A Children's Treasury of Critiques and Concerns About the Current LLM Hype Cycle
We’re a couple of years into the LLM hype cycle and the volume at this point is deafening. I use LLMs, and I find them interesting, and they have played a major part of my professional life for the past two and a half years.
That said, I can’t declare them an unqualified success or a miracle cure for anything. I approach them with a combination of skepticism and grief. I understand they are here to stay and I will do my best to use them effectively in the use cases where they are indeed effective. However, I think it is both foolish and irresponsible to myself/my employers/my friends/my peers/society in general to see them solely in a positive light and I think we need to consider critically how we want to approach them.
How LLMs are Made
As an undergraduate and about three years into my post-collegiate life, I did research in what could be considered “natural language processing” or “computational linguistics”: I worked on the HAL Model, which was an early high-dimensional model for approximating language understanding, and later a software system employing all kinds of cool cutting-edge language-in-computers techniques (early Support Vector Machine tooling being one I worked on) and there was one lesson I learned from both:
Better models are good, but better data is better.
Far and away, the best way to get better results was not to develop a better model, it was to develop toolchains for collecting more and better data. We got good results even with okay models when we fed them Wikipedia. We got bad results even with cutting edge models if we just fed them a couple of emails. Good data was what made these things effective.
That said, it paints my experience of the current success of LLMs: they are interesting technology from a modeling perspective, but the more interesting part is all the data that went into making them.
LLMs Are Not Sourced from Above-Board Places
Even “open-source” LLM models do not share their training sets. We have no idea of the full provenance of these troves of training data driving current models.
We know that there are pirated books in Meta’s Llama models for sure. Screenwriters’ Guild protected screenplays have shows up in other datasets by virtue of the fact that there are pirated copies on the internet, which the training sets then integrate. Autocompletes obviously trained on code with restrictive licenses show up in coding assistants.
Nobody’s getting paid money if their work is added to an LLM. The value is contributed by armies of human authors, and the profits, whenever they may come, are collected by the companies using the data.
Spotify’s model is genius in that it barely pays its artists. OpenAI’s model is even better: it doesn’t pay its artists at all. It doesn’t even acknowledge that humans made the fuel it needs to go.

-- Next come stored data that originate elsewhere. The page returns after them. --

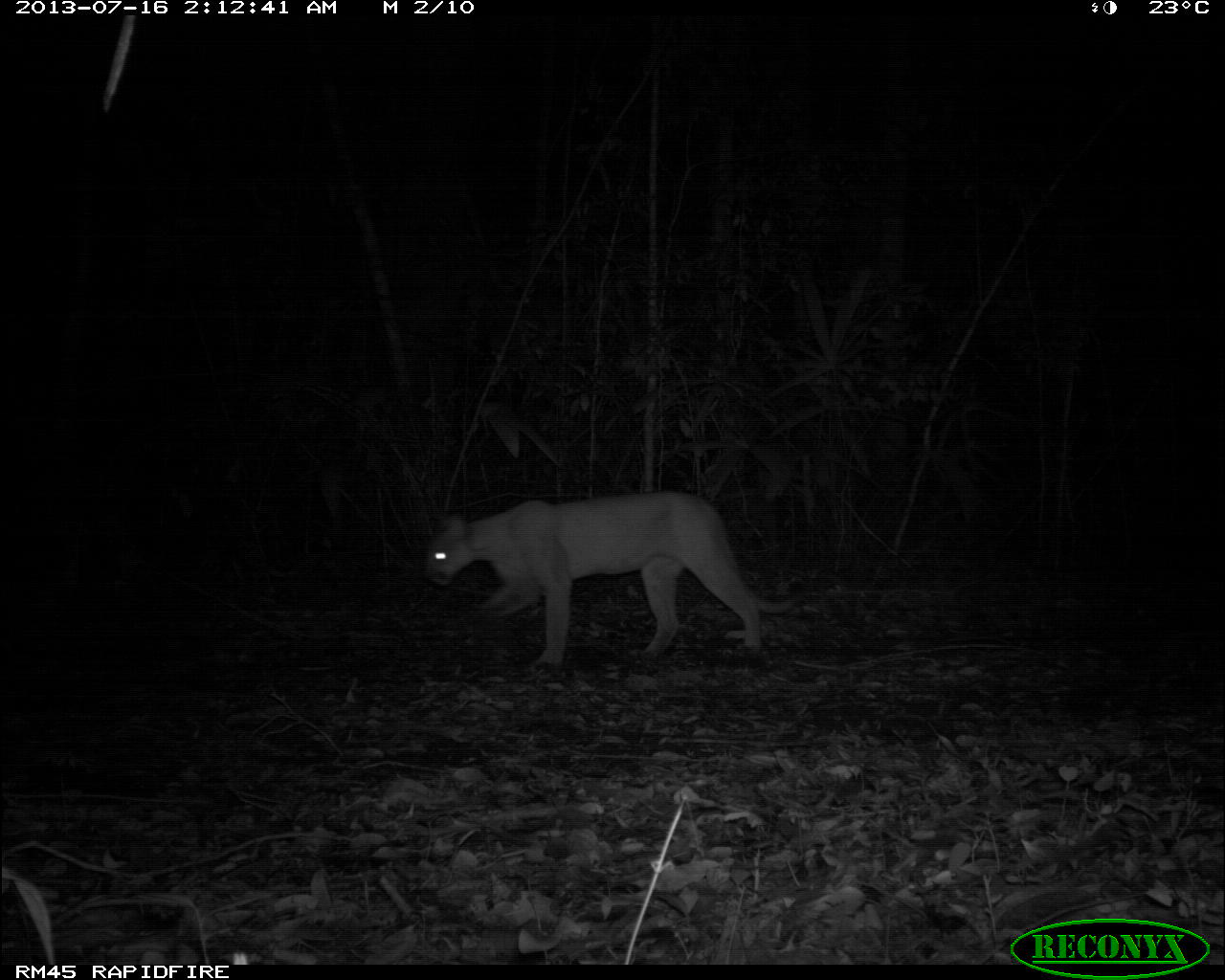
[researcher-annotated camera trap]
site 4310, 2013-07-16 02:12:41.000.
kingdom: Animalia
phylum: Chordata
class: Mammalia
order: Carnivora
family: Felidae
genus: Puma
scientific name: Puma concolor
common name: mountain lion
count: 1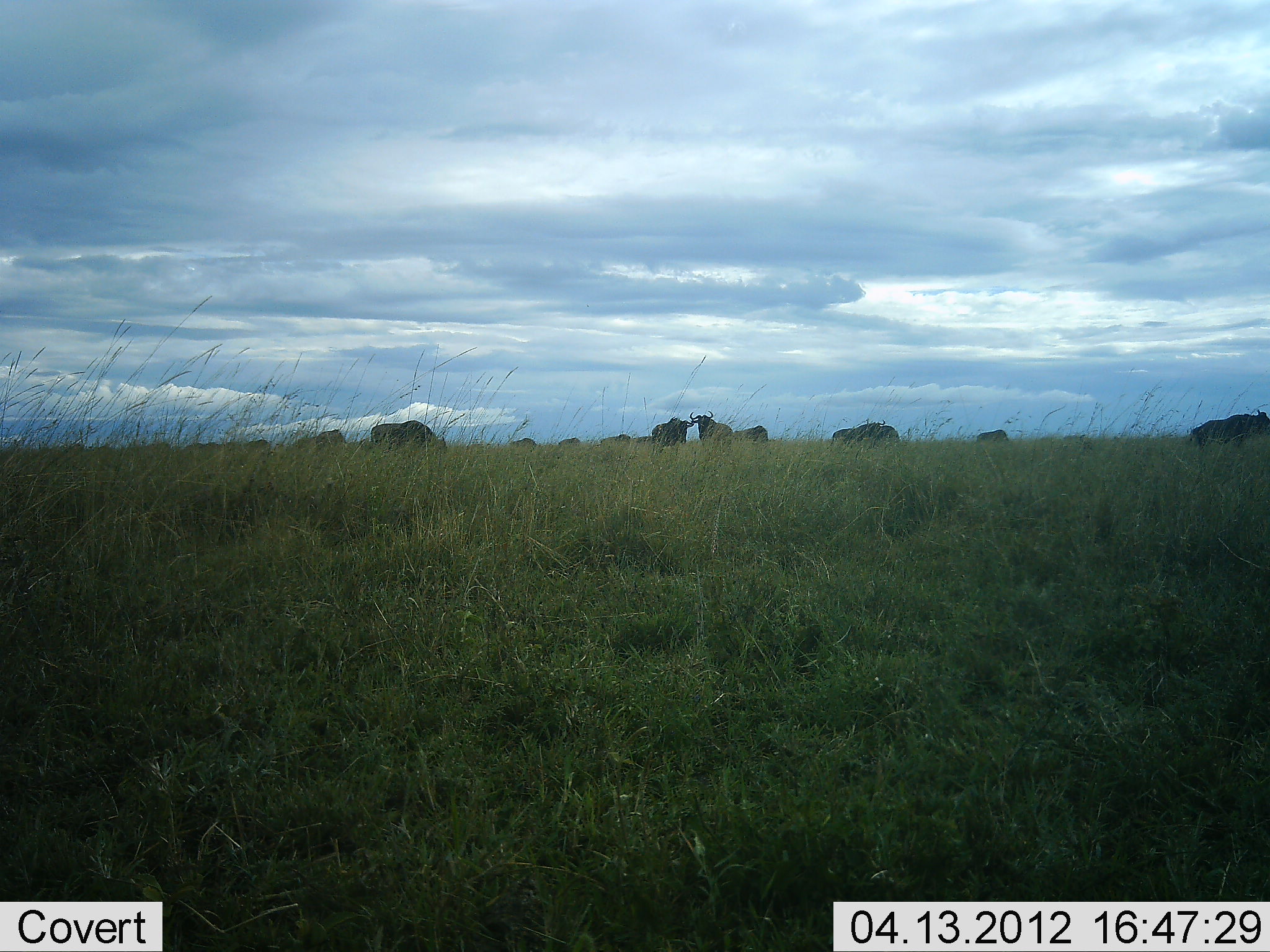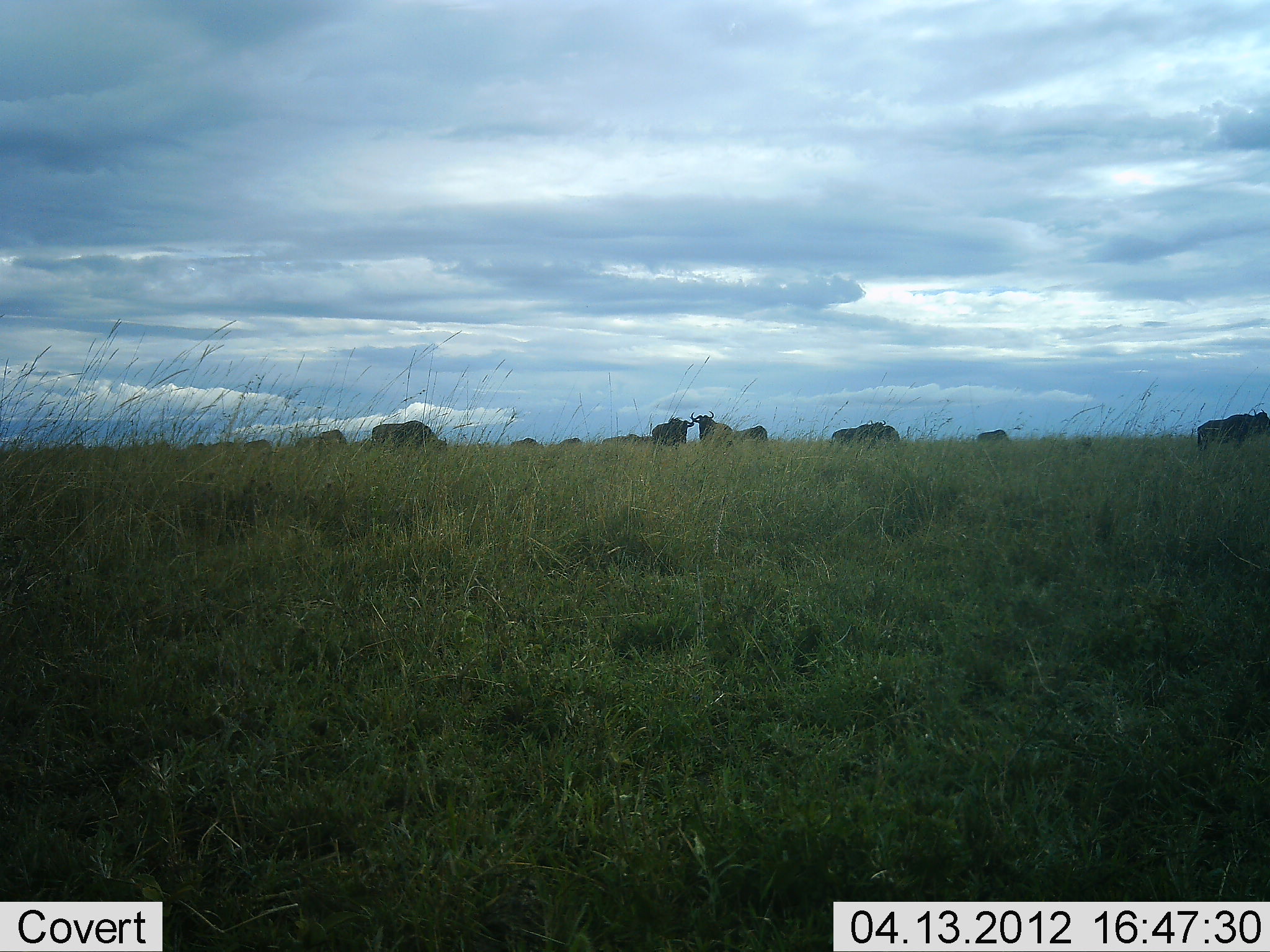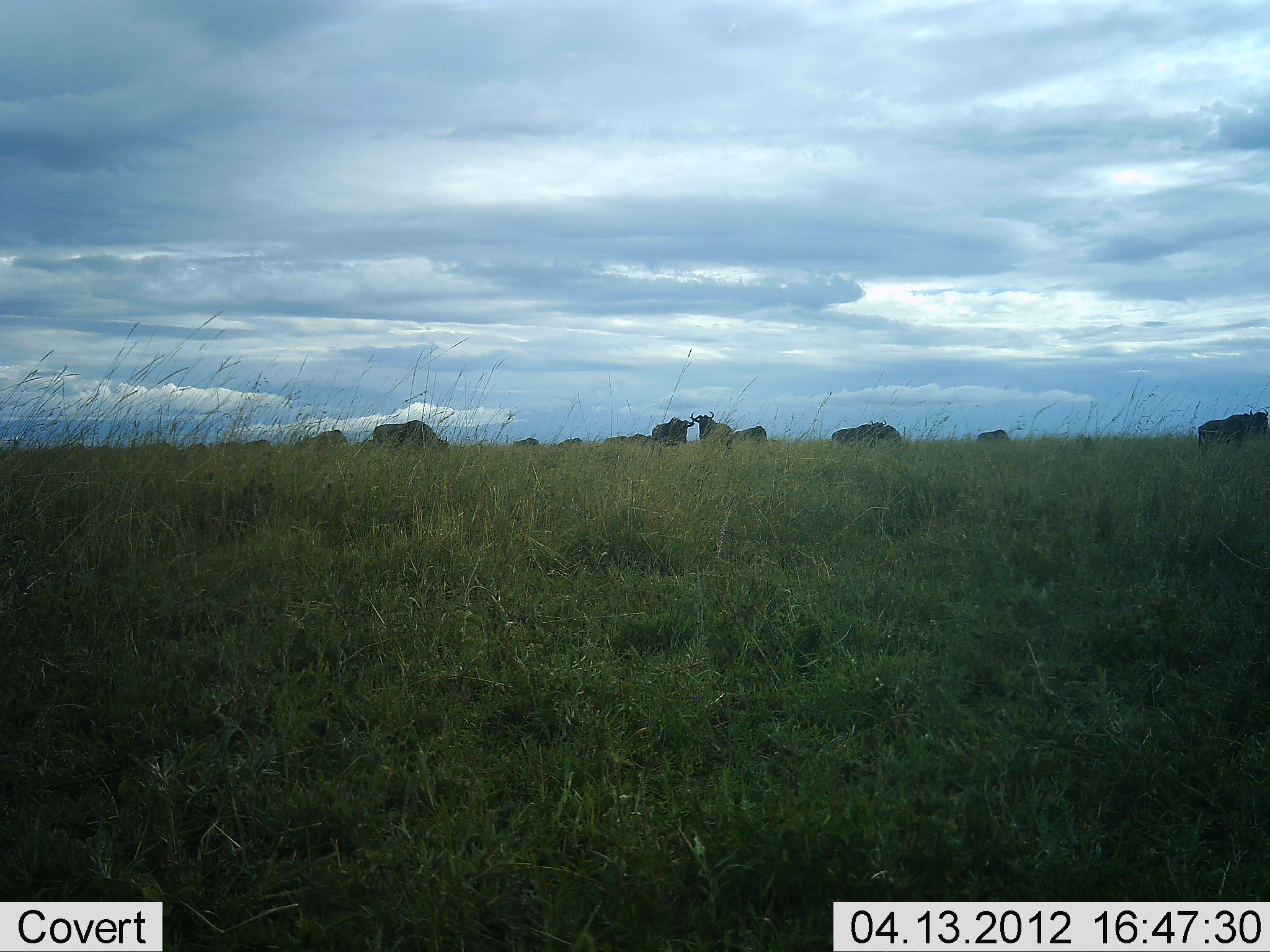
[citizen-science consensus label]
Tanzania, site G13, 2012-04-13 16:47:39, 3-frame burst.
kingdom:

You can argue that people consented to use their ‘content,’ which is a sterile way of simplifying any product a human being can express into words, be it art, opinion, fact, conversation, etc., but not everybody consented, there is non-consensually acquired material in them right now, and many people, knowing now what their data is being used for, want ways to possibly opt out of consenting in the future. A Reddit user is screwed, essentially, in that a community they have spent decades of sweat and tears contributing to is now just training data to a robot somewhere. They’re going to have to sever their relationship with their friends and community on Reddit in order to stop feeding a machine they do not like (or are fundamentally, ethically opposed to), which did not exist 7 years ago.
LLMs Are Not Up-to-Date
All models rely on their training sets, which are fixed at a point in time. To get accurate information beyond the date a model was trained, you need to do one of three things:
- Create a new model with the additional up-to-date information (expensive)
- Fine-tune an existing model with additional up-to-date information (expensive, error-prone)
- Inject contextual data into your prompt sessions with things like extended context windows and RAG architectures (these work all right in practical use, I would say this is the least bad trade-off for now)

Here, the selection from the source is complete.